When parsing non-standard addresses or when the hierarchy of address elements is missing, the structure of address elements is disordered, and the address element contains ambiguous locator words, such as distance. For example, in “Jin Rong Yue Hui Cheng Convenience Store (the northeast corner of the intersection between Yongzhou Road and Xunhang Road)”, the initial state of the FSM state set (Figure 8A) is “City”. However, because “City” is not present in “Jin Rong Yue Hui Cheng Convenience Store (the northeast corner of the intersection between Yongzhou Road and Xunhang Road)”, the next state could not be triggered. As a result, when the FSM processed “Jin Rong Yue Hui Cheng Convenience Store (the northeast corner of the intersection between Yongzhou Road and Xunhang Road)”, it was regarded as an invalid address. However, when the bidirectional FSM (Figure 8B) processed the address “Jin Rong Yue Hui Cheng Convenience Store (the northeast corner of the intersection between Yongzhou Road and Xunhang Road)”, state changes were not triggered in either direction owing to the lack of bidirectional initial trigger keywords. As a result, “Jin Rong Yue Hui Cheng Convenience Store (the northeast corner of the intersection between Yongzhou Road and Xunhang Road)” was regarded as an invalid address. The working process of the dynamic finite state set is as follows. First, the types of entity labels of address elements from “Jin Rong Yue Hui Cheng Convenience Store (the northeast corner of the intersection between Yongzhou Road and Xunhang Road)” were obtained, including “POI1”, “JD1”, “ JD2”, “JXK”, and “DIR”. Subsequently, a new finite state set was obtained according to the global FSM set (Figure 8C). Finally, according to the indices of entity labels of address elements, the corresponding address text of the new finite state set was obtained as follows: “Yongzhou Road (JD1)/Xunhang Road (JD2)/Intersection (JXK)/Northeast Corner (DIR)/Jin Rong Yue Hui Cheng Convenience Store (POI1)”.

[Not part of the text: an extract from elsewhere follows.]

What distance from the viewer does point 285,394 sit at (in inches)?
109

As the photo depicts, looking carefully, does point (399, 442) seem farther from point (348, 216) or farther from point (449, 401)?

Figure 8. Three types of FSMs corresponding to addresses in Table 10. (A): The included keywords, initial state (blue), intermediate state (green) and end state (pink) of the FSM. (B): The included keywords, initial state (blue), intermediate state (green) and end state (pink) of the bidirectional FSM. (C): The state machine set, initial state (blue), intermediate state (green) and end state (pink) of dynamic FSM.

After the analysis, we concluded that the parsing results obtained using the three types of FSM were not significantly different for standard addresses. However, when the hierarchical elements were disordered or missing in the address information in text from the internet, the CHTopoNER model and dynamic FSM showed improved address parsing.

5. Conclusions

This study integrated the CHTopoNER model and dynamic FSM to parse non-standard text addresses in Chinese and achieved good experimental results. The accuracy rate was 96.6% for standard placenames and 96.8% for non-standard placenames, which increased by 82.6% and 38.7%, respectively, compared to the integrated traditional and bidirectional FSMs. Integration with FSM supplemented the deficiencies of the CHTopoNER model, thereby improving the accuracy and robustness of address element parsing.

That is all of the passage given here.